アメリカがテレビ放送を主導したこともあり、ブラウン管を使ったディスプレイの寸法はinchで表されてきました。一方、ブラウン管の発明当初は表示部は円形でその直径で大きさを表していました。四角になった時もそれを引き継いだ結果対角線の寸法になったようです。
 でも、分かりにくいですね。
 もうひとつ、更に分かりにくくした問題がありました。ブラウン管の対角線の寸法というと観る画面の寸法と思うのが自然ですが、実は違っていたのです。メーカーは、電子線が届く部分の大きさを記したのです。電子線は観る画面より外側まで当たっているので、数字はそれより大きくなります。普通のお客さんは物差しで対角線を測り、それを2.54で割り算して単位をinchにして確認することなどしません。
 これは私も知りませんでした。ある本のPCディスプレイの説明で、「マッキントッシュの画面寸法表記は他のメーカーより小さいけど、これは見える寸法で表しているから」と書いてあり、そこから事情が分かりました。マッキントッシュは正直でした。
 液晶TVが流行り出したころ、一時画面寸法を「36V」など「V」を使うようになりました。これは「同じ数字でもブラウン管より大きい」を意味するとのことでした。液晶だと水増しした数字が使えなくなったからです。

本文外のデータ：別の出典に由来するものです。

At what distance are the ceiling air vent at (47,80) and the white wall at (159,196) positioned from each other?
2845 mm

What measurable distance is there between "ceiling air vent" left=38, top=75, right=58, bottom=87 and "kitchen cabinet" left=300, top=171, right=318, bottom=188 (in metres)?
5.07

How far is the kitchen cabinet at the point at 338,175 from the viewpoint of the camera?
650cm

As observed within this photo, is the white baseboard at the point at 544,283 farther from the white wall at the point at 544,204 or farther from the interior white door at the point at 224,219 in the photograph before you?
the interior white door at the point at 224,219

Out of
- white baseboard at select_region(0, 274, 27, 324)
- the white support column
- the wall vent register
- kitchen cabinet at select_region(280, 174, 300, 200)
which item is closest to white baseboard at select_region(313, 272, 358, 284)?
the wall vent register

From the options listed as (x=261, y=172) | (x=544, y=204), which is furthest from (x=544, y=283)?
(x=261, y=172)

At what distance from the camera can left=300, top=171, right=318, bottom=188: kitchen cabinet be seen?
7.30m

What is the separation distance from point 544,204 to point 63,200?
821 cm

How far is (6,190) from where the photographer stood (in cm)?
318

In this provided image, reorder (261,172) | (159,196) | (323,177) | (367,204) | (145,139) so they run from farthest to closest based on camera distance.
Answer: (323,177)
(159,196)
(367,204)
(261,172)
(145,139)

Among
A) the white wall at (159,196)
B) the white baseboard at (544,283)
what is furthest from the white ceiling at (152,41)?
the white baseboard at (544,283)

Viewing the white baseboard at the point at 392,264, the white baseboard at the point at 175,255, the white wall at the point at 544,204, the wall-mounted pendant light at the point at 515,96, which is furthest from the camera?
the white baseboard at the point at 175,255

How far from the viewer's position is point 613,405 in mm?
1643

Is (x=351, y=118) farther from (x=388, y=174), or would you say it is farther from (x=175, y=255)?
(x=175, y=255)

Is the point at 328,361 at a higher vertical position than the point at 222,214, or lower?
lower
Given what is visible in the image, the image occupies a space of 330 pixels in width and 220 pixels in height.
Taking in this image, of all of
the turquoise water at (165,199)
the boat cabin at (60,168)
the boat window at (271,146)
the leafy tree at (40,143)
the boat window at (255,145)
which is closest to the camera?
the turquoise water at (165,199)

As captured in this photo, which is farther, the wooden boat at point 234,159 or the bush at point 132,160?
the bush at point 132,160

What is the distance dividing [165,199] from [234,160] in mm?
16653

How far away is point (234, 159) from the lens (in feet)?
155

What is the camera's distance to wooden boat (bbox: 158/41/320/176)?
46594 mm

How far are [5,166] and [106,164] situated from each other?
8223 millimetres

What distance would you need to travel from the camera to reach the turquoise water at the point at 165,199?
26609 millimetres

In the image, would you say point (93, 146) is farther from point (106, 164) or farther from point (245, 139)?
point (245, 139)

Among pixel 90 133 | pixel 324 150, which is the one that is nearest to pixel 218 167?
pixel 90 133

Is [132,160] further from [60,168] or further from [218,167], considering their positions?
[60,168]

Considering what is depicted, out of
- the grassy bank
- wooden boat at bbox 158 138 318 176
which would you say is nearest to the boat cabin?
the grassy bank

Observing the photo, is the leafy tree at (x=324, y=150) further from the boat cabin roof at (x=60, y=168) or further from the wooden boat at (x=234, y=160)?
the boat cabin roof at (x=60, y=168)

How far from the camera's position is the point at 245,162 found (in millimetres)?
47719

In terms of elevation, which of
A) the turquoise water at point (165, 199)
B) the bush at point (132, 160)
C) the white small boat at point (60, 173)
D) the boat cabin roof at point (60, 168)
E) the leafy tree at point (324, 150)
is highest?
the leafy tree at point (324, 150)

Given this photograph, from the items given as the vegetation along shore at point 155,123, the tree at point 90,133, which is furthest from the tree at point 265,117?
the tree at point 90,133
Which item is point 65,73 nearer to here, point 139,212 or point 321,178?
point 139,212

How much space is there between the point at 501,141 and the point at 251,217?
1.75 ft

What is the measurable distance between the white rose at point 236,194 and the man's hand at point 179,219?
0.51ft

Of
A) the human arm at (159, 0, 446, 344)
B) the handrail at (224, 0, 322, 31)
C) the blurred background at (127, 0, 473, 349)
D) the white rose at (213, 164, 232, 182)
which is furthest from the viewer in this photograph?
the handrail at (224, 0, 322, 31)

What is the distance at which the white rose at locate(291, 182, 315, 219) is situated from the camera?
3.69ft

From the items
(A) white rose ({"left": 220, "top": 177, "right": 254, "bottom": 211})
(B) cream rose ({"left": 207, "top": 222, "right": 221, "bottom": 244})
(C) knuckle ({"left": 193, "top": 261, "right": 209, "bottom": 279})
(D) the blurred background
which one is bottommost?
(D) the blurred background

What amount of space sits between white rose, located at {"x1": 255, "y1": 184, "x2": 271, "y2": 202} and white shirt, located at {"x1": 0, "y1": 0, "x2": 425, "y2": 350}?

 ここから単位の話にします。単に単位を規則通りに使うのではなく、相手が正確に理解できるようにすることが大切です。単位に限らず欧州発の規格には使う側の立場で決めていると感じさせるものがあります。国際単位系も基本的にその考えに立っていると読めます。
そろそろ次から話を踏み込んだものにして行こうと思います。よろしくお願いします。